• Courtesy the artist

In the exhibit “Love for Sale: The Graphic Art of Valmor Products,” the Chicago Cultural Center highlights a remarkable chapter in the history of graphics in advertising. While the creativity of both imagery and copy are fascinating to take in, it is the social relevance of the Valmor Products graphics that makes the exhibit worth seeing.

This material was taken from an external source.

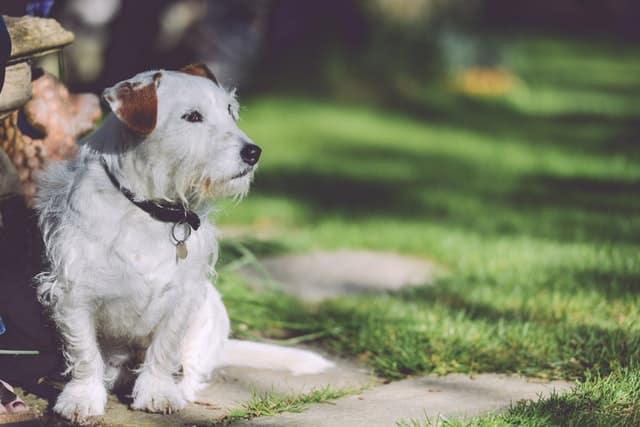Décoration de la niche de votre chien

The Valmor Products Company operated on Chicago’s south side from 1926 to 1984. It primarily produced beauty products, such as face powders, hair creams, and perfumes. The dominant theme of the Valmor advertisements was romantic love, and graphics typically featured the promise of satisfaction in pursuit of the opposite sex. Products like Hold Your Man perfume and Kiss Me Again mouthwash featured attractive and youthful people, drawn flat and shiny in keeping with the look of the era. In the exhibit, labels normally the size of postage stamps have been enlarged to poster size to give the viewer the opportunity for a detailed examination.

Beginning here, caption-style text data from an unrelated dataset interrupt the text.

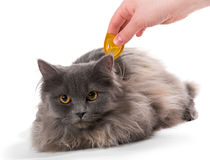 Protect the cat from ticks and fleas Stock Image
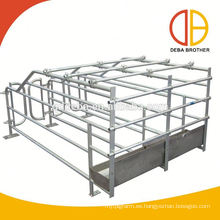 Nuevo diseño Gestation Stall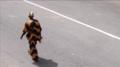 Owru yari 2016, man in the street, foto Ada Korbee, 01.png
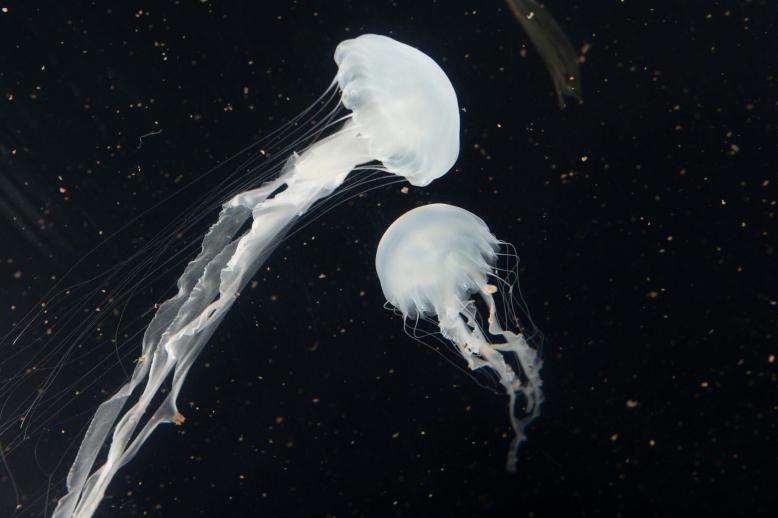 Svět medúz - první otevřený den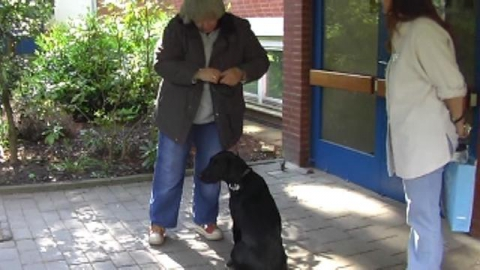 Donna in der Arbeit mit Patienten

It is notable, too, that Valmor Products targeted minority communities, cornering a market that was largely ignored by American advertisers at that time. By offering lines of products labeled Sweet Georgia Brown and Brown Skin Beauty, Valmor acknowledged the reality that minorities, particularly African-Americans, were consumers as valuable as their white counterparts. But it’s equally fascinating to see what it thought its customers wanted. Products promised to straighten hair and lighten skin, all in the decades before “Black Is Beautiful” became a strong social and political statement.